Today, we break and rebuild our frame of reference. The University of Houston's College of Engineering presents this series about the machines that make our civilization run, and the people whose ingenuity created them.

A breaking frame was a device used in a textile mill. Loose cotton fibers were laid out and fed to a roller-box -- the breaking frame. It overlapped the strands and made them continuous.

As Julie Wosk looks at 19th-century technology, that breaking frame becomes her metaphor for the act of integrating separate strands into a whole. It's also a pun -- a contradiction. The iron, steam-powered world that rose out of 18th-century revolution broke every frame of human reference.

Just as we tore cotton apart and reassembled it, 19th-century technology tore society apart and reassembled it. Meanwhile, artists and poets helped us cope with fire, steam, and iron.

Wosk shows us two paintings of the Coalbrookdale Colliery. One from 1777 shows incidental smokestacks in a bucolic scene. Then, in 1801, Loutherbourgh's famous Coalbrookdale by Night turned that into a glowing, smoking vision of Hell.

By 1814 Wordsworth voiced his doubts:

... I have lived to mark
A new and unforeseen creation rise
From out the labors of a peaceful Land
Wielding her potent enginery to frame
And to produce, with appetite as keen
As that of war, which rests not night or day
Industrious to destroy! ...

By now the intensity of steam power had created the first industrial accidents. Soon railroad boiler explosions and collisions were taking their toll. In America we suffered terrible steamboat explosions. The public was drawn to the exhilarating speed of steam vehicles. But they also shrank from Wordsworth's "... appetite ... keen as ... war ... Industrious to destroy!"

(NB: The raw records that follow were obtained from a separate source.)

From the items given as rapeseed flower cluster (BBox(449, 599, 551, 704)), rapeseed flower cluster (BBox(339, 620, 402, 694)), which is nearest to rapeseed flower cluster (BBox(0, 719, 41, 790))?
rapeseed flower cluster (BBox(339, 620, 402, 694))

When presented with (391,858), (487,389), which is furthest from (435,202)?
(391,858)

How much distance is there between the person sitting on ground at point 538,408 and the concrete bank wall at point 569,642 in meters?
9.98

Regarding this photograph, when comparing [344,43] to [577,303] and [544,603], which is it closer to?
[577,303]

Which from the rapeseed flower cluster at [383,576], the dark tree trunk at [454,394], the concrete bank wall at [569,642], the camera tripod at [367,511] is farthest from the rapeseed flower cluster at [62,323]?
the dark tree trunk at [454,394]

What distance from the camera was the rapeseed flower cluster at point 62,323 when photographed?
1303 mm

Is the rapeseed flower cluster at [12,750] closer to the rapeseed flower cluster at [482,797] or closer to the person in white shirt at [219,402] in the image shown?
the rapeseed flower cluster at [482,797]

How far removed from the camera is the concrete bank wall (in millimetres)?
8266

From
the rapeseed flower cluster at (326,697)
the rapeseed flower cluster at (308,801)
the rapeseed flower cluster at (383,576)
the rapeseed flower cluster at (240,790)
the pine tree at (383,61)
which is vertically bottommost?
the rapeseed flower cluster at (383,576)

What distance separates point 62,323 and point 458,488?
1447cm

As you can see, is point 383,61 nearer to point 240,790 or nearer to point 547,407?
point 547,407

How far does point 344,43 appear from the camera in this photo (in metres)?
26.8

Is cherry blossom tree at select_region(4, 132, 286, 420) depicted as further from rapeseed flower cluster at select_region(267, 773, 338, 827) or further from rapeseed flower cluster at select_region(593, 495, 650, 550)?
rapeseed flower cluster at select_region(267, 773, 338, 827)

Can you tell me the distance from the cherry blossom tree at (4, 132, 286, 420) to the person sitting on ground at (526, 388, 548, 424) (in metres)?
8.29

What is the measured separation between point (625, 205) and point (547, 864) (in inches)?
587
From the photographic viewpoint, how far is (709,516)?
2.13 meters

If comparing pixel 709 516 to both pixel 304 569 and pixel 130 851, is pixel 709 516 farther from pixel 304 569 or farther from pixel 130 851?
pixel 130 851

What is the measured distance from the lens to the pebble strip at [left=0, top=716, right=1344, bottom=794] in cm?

We had to develop better safety valves and boiler plate. But we also had to tie our engines to a familiar cultural frame. Engine-makers made the central steam engine pillar in the form of a cast-iron Doric column. We decorated Philadelphia's Fairmount water-works with Classic columns and figurines. We topped the 1860 Atwater sewing machine with a pretty Grecian urn.

Not 'til this century did we finally settle on the artistic iconography of modernism. We wrote a new lexicon of smooth stream lines. We laid function bare--put it out where we could see it.

So the artistic form that we call technology first breaks our frame of reference. The 19th-century artists whom we call engineers set the stage for artists with brushes and pens.

Look around you now. See the signs. See how art is helping us cope with the information revolution. Watch art creating a new vocabulary of computer graphics. Watch art acknowledging the technological force that's breaking our frame of reference today.

I'm John Lienhard, at the University of Houston, where we're interested in the way inventive minds work.

(Theme music)


Wosk, J., Breaking Frame: Technology and the Visual Arts in the Nineteenth Century. New Brunswick, NJ: Rutgers University Press, 1992.